**What the task requires:** Every record is to be transcribed exactly as written.

**Data extract:**
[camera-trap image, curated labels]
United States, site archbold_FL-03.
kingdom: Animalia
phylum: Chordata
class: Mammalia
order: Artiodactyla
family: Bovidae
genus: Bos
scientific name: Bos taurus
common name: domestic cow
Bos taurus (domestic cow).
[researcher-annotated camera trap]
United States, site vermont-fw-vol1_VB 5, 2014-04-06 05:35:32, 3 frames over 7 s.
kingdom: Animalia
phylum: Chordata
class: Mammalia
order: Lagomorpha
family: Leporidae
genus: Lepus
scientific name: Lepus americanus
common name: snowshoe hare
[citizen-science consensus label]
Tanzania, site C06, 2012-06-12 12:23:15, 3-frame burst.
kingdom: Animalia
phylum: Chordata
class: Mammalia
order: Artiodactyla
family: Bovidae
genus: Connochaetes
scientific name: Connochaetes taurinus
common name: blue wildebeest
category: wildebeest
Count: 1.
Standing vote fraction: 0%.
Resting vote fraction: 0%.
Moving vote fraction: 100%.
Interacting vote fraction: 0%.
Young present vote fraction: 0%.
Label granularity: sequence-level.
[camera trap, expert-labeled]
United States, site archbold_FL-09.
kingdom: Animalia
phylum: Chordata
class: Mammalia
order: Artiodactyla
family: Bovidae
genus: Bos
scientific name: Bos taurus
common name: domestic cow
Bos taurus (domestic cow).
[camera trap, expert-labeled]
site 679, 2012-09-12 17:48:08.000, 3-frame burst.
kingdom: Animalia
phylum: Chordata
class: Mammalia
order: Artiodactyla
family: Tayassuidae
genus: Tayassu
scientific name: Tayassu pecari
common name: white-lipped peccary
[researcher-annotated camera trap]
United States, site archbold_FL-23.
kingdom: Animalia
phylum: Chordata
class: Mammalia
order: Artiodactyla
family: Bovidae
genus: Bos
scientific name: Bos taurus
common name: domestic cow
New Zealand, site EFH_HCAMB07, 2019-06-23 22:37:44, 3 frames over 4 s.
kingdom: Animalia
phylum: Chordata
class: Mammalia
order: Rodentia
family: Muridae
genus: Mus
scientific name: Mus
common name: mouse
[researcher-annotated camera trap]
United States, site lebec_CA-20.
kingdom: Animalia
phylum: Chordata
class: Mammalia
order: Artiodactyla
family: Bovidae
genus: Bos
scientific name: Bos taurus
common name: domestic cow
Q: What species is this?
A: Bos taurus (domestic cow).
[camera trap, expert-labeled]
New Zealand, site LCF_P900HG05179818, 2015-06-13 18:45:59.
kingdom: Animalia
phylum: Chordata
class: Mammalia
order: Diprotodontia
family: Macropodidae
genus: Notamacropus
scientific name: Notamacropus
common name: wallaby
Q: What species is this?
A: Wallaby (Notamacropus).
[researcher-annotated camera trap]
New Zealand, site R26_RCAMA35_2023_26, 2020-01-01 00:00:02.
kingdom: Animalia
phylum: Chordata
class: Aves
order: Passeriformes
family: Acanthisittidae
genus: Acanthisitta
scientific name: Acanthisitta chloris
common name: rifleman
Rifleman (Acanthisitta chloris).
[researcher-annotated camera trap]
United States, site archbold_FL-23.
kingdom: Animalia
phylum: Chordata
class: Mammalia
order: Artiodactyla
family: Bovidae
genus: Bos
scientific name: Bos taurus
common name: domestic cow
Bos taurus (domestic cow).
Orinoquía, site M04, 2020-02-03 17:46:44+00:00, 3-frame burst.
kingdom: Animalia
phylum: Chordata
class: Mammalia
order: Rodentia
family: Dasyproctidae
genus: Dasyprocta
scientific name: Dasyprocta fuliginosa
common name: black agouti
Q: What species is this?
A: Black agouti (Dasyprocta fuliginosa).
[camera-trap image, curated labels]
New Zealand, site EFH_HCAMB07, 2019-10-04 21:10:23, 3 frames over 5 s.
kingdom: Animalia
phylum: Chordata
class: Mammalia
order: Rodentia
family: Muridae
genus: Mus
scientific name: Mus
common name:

**Solved exercise:**
[camera-trap image, curated labels]
United States, site archbold_FL-03.
kingdom: Animalia
phylum: Chordata
class: Mammalia
order: Artiodactyla
family: Bovidae
genus: Bos
scientific name: Bos taurus
common name: domestic cow
Bos taurus (domestic cow).
[researcher-annotated camera trap]
United States, site vermont-fw-vol1_VB 5, 2014-04-06 05:35:32, 3 frames over 7 s.
kingdom: Animalia
phylum: Chordata
class: Mammalia
order: Lagomorpha
family: Leporidae
genus: Lepus
scientific name: Lepus americanus
common name: snowshoe hare
[citizen-science consensus label]
Tanzania, site C06, 2012-06-12 12:23:15, 3-frame burst.
kingdom: Animalia
phylum: Chordata
class: Mammalia
order: Artiodactyla
family: Bovidae
genus: Connochaetes
scientific name: Connochaetes taurinus
common name: blue wildebeest
category: wildebeest
Count: 1.
Standing vote fraction: 0%.
Resting vote fraction: 0%.
Moving vote fraction: 100%.
Interacting vote fraction: 0%.
Young present vote fraction: 0%.
Label granularity: sequence-level.
[camera trap, expert-labeled]
United States, site archbold_FL-09.
kingdom: Animalia
phylum: Chordata
class: Mammalia
order: Artiodactyla
family: Bovidae
genus: Bos
scientific name: Bos taurus
common name: domestic cow
Bos taurus (domestic cow).
[camera trap, expert-labeled]
site 679, 2012-09-12 17:48:08.000, 3-frame burst.
kingdom: Animalia
phylum: Chordata
class: Mammalia
order: Artiodactyla
family: Tayassuidae
genus: Tayassu
scientific name: Tayassu pecari
common name: white-lipped peccary
[researcher-annotated camera trap]
United States, site archbold_FL-23.
kingdom: Animalia
phylum: Chordata
class: Mammalia
order: Artiodactyla
family: Bovidae
genus: Bos
scientific name: Bos taurus
common name: domestic cow
New Zealand, site EFH_HCAMB07, 2019-06-23 22:37:44, 3 frames over 4 s.
kingdom: Animalia
phylum: Chordata
class: Mammalia
order: Rodentia
family: Muridae
genus: Mus
scientific name: Mus
common name: mouse
[researcher-annotated camera trap]
United States, site lebec_CA-20.
kingdom: Animalia
phylum: Chordata
class: Mammalia
order: Artiodactyla
family: Bovidae
genus: Bos
scientific name: Bos taurus
common name: domestic cow
Q: What species is this?
A: Bos taurus (domestic cow).
[camera trap, expert-labeled]
New Zealand, site LCF_P900HG05179818, 2015-06-13 18:45:59.
kingdom: Animalia
phylum: Chordata
class: Mammalia
order: Diprotodontia
family: Macropodidae
genus: Notamacropus
scientific name: Notamacropus
common name: wallaby
Q: What species is this?
A: Wallaby (Notamacropus).
[researcher-annotated camera trap]
New Zealand, site R26_RCAMA35_2023_26, 2020-01-01 00:00:02.
kingdom: Animalia
phylum: Chordata
class: Aves
order: Passeriformes
family: Acanthisittidae
genus: Acanthisitta
scientific name: Acanthisitta chloris
common name: rifleman
Rifleman (Acanthisitta chloris).
[researcher-annotated camera trap]
United States, site archbold_FL-23.
kingdom: Animalia
phylum: Chordata
class: Mammalia
order: Artiodactyla
family: Bovidae
genus: Bos
scientific name: Bos taurus
common name: domestic cow
Bos taurus (domestic cow).
Orinoquía, site M04, 2020-02-03 17:46:44+00:00, 3-frame burst.
kingdom: Animalia
phylum: Chordata
class: Mammalia
order: Rodentia
family: Dasyproctidae
genus: Dasyprocta
scientific name: Dasyprocta fuliginosa
common name: black agouti
Q: What species is this?
A: Black agouti (Dasyprocta fuliginosa).
[camera-trap image, curated labels]
New Zealand, site EFH_HCAMB07, 2019-10-04 21:10:23, 3 frames over 5 s.
kingdom: Animalia
phylum: Chordata
class: Mammalia
order: Rodentia
family: Muridae
genus: Mus
scientific name: Mus
common name:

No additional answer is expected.